▶ [Textblock]
%%

Der österreichisch-ungarische Heeresbericht:

Der Zusammenbruch der serbischen Offensive

Wien, 18. September. (W. B.)
Amtlich wird mitgeteilt:
Serbien versucht durch Nachrichten über Niederlagen der österreichisch-ungarischen Truppen im Auslande Stimmung zu machen. Demgegenüber braucht nur auf die amtlichen Presse-Communiques verwiesen zu werden. Hiernach überschritten wir die Drina und haben alle Versuche des Feindes, in Syrmien und im Banat Fuß zu fasset vollständig und erfolgreich abgewiesen.

Der Stellvertreter des Chefs des Generalstabes.
v. Hoefer, Generalmajor.

Wien, 18. September. (W. B.)

%%

▶ [Aufgabe 1]
Zähle, in wie vielen der folgenden Zeilen die Zeichenfolge „nose“ vorkommt, und achte dabei auf Groß- und Kleinschreibung. Gib nur die Zahl an.

▶ [Zeilen zur Aufgabe]
%%

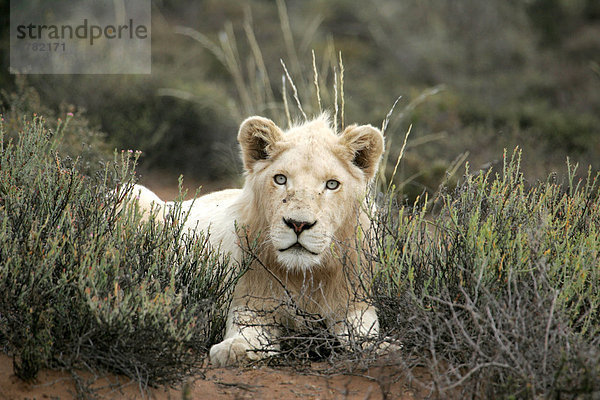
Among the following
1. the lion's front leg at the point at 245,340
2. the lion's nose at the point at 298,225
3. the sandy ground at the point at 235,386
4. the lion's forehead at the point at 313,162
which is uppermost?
the lion's forehead at the point at 313,162

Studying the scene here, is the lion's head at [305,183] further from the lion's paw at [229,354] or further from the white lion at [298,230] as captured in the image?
the lion's paw at [229,354]

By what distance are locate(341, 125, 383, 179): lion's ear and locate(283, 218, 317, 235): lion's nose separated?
0.91 meters

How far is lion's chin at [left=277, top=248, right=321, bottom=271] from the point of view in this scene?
4.34 m

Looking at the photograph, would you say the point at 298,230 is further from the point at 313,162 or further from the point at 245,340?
the point at 245,340

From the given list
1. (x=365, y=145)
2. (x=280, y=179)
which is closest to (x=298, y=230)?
(x=280, y=179)

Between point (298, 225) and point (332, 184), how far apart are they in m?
0.56

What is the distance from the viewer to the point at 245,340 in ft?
14.1

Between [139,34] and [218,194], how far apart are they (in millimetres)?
11276

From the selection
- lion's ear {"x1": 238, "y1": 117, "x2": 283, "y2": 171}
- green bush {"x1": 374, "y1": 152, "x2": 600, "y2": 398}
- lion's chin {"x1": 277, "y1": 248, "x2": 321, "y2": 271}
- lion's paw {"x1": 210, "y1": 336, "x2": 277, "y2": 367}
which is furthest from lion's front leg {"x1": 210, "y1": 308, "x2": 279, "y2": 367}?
lion's ear {"x1": 238, "y1": 117, "x2": 283, "y2": 171}

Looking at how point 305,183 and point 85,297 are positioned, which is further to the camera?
point 305,183

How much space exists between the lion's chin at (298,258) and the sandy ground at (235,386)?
0.68m

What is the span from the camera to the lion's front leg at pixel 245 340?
13.6 feet

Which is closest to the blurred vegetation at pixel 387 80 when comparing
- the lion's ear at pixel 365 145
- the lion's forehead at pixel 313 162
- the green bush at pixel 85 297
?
the lion's ear at pixel 365 145

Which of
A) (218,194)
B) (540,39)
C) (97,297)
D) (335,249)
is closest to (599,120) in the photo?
(540,39)
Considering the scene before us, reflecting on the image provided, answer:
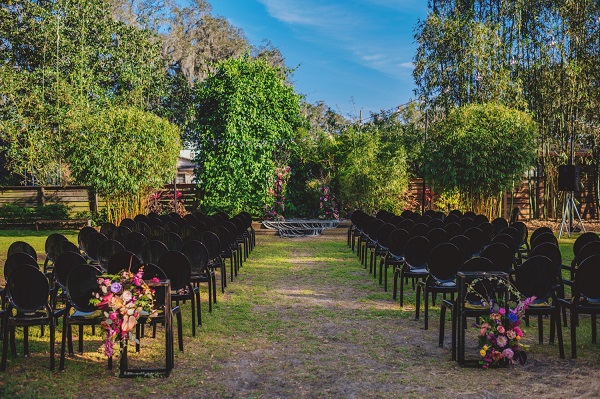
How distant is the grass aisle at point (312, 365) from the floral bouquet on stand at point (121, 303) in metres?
0.38

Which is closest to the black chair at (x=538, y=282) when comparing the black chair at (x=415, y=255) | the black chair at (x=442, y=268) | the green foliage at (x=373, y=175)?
the black chair at (x=442, y=268)

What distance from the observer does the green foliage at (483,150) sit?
15.6 m

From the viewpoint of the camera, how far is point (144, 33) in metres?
26.1

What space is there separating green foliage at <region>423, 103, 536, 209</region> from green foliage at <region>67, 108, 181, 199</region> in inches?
303

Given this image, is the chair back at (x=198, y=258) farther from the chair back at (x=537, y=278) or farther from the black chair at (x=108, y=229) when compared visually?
the chair back at (x=537, y=278)

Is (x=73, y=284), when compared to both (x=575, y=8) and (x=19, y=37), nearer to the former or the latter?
(x=575, y=8)

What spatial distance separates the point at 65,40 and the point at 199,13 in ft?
54.4

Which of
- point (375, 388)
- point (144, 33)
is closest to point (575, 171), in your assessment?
point (375, 388)

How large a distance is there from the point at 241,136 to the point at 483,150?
298 inches

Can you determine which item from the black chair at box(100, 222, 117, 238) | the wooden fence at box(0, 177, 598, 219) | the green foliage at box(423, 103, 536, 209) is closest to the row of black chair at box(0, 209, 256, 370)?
the black chair at box(100, 222, 117, 238)

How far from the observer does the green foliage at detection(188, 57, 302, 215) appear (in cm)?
1900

%%

▶ [Aufgabe 2]
Gib einen Ausschnitt aus dem Heeresbericht wortgetreu aus. Beginne bei den Worten „Der Zusammenbruch der“ und höre nach den Worten „Chefs des Generalstabes.“ auf.

▶ [Lösung 1]
2

▶ [Lösung 2]
Der Zusammenbruch der serbischen Offensive

Wien, 18. September. (W. B.)
Amtlich wird mitgeteilt:
Serbien versucht durch Nachrichten über Niederlagen der österreichisch-ungarischen Truppen im Auslande Stimmung zu machen. Demgegenüber braucht nur auf die amtlichen Presse-Communiques verwiesen zu werden. Hiernach überschritten wir die Drina und haben alle Versuche des Feindes, in Syrmien und im Banat Fuß zu fasset vollständig und erfolgreich abgewiesen.

Der Stellvertreter des Chefs des Generalstabes.